Verify Traffic Manager settings

To test your Traffic Manager settings, you need to have multiple clients, in various locations, from which you can run your tests. Then, bring the endpoints in your Traffic Manager profile down one at a time.

  • Set the DNS TTL value low so that changes propagate quickly (for example, 30 seconds).
  • Know the IP addresses of your Azure cloud services and websites in the profile you are testing.
  • Use tools that let you resolve a DNS name to an IP address and display that address.

You are checking to see that the DNS names resolve to IP addresses of the endpoints in your profile. The names should resolve in a manner consistent with the traffic routing method defined in the Traffic Manager profile. You can use the tools like nslookup or dig to resolve DNS names.

The following examples help you test your Traffic Manager profile.

Check Traffic Manager profile using nslookup and ipconfig in Windows

  1. Open a command or Windows PowerShell prompt as an administrator.

  2. Type ipconfig /flushdns to flush the DNS resolver cache.

  3. Type nslookup <your Traffic Manager domain name>. For example, the following command checks the domain name with the prefix myapp.contoso

     nslookup myapp.contoso.trafficmanager.net
    

    A typical result shows the following information:

    • The DNS name and IP address of the DNS server being accessed to resolve this Traffic Manager domain name.
    • The Traffic Manager domain name you typed on the command line after "nslookup" and the IP address to which the Traffic Manager domain resolves. The second IP address is the important one to check. It should match a public virtual IP (VIP) address for one of the cloud services or websites in the Traffic Manager profile you are testing.

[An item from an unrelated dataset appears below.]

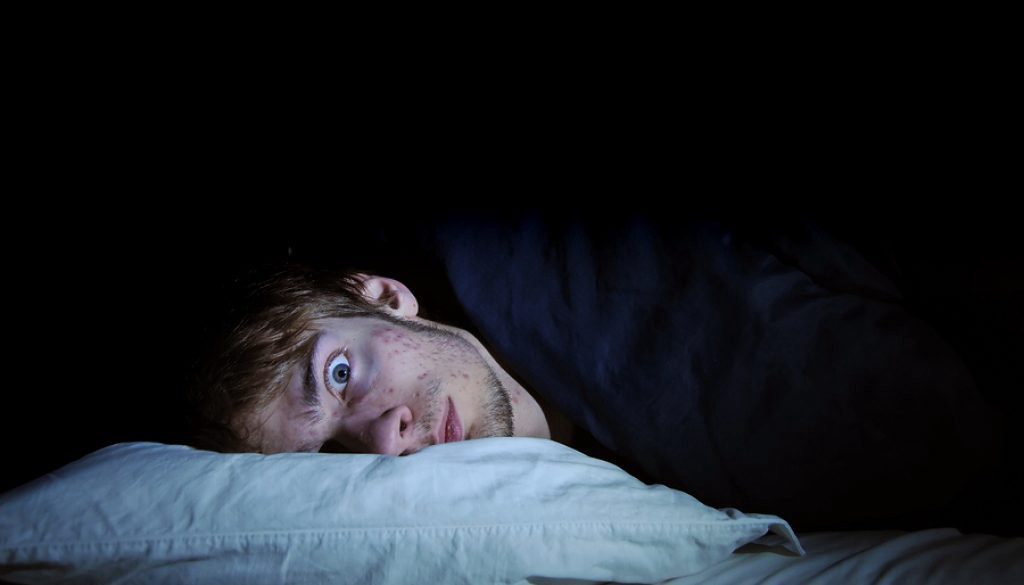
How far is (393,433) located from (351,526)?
0.87ft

How to test the failover traffic routing method

  1. Leave all endpoints up.
  2. Using a single client, request DNS resolution for your company domain name using nslookup or a similar utility.
  3. Ensure that the resolved IP address matches the primary endpoint.
  4. Bring down your primary endpoint or remove the monitoring file so that Traffic Manager thinks that the application is down.
  5. Wait for the DNS Time-to-Live (TTL) of the Traffic Manager profile plus an additional two minutes. For example, if your DNS TTL is 300 seconds (5 minutes), you must wait for seven minutes.
  6. Flush your DNS client cache and request DNS resolution using nslookup. In Windows, you can flush your DNS cache with the ipconfig /flushdns command.
  7. Ensure that the resolved IP address matches your secondary endpoint.
  8. Repeat the process, bringing down each endpoint in turn. Verify that the DNS returns the IP address of the next endpoint in the list. When all endpoints are down, you should obtain the IP address of the primary endpoint again.

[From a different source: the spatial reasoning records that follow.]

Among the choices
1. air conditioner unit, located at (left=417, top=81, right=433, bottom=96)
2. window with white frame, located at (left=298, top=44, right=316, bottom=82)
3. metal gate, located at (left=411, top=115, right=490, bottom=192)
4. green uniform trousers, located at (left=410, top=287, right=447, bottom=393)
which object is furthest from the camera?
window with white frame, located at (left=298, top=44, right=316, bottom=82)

How to test the weighted traffic routing method

  1. Leave all endpoints up.
  2. Using a single client, request DNS resolution for your company domain name using nslookup or a similar utility.
  3. Ensure that the resolved IP address matches one of your endpoints.
  4. Flush your DNS client cache and repeat steps 2 and 3 for each endpoint. You should see different IP addresses returned for each of your endpoints.

How to test the performance traffic routing method

To effectively test a performance traffic routing method, you must have clients located in different parts of the world. You can create clients in different Azure regions that can be used to test your services. If you have a global network, you can remotely sign in to clients in other parts of the world and run your tests from there.

Alternatively, there are free web-based DNS lookup and dig services available. Some of these tools give you the ability to check DNS name resolution from various locations around the world. Do a search on "DNS lookup" for examples. Third-party services like Gomez or Keynote can be used to confirm that your profiles are distributing traffic as expected.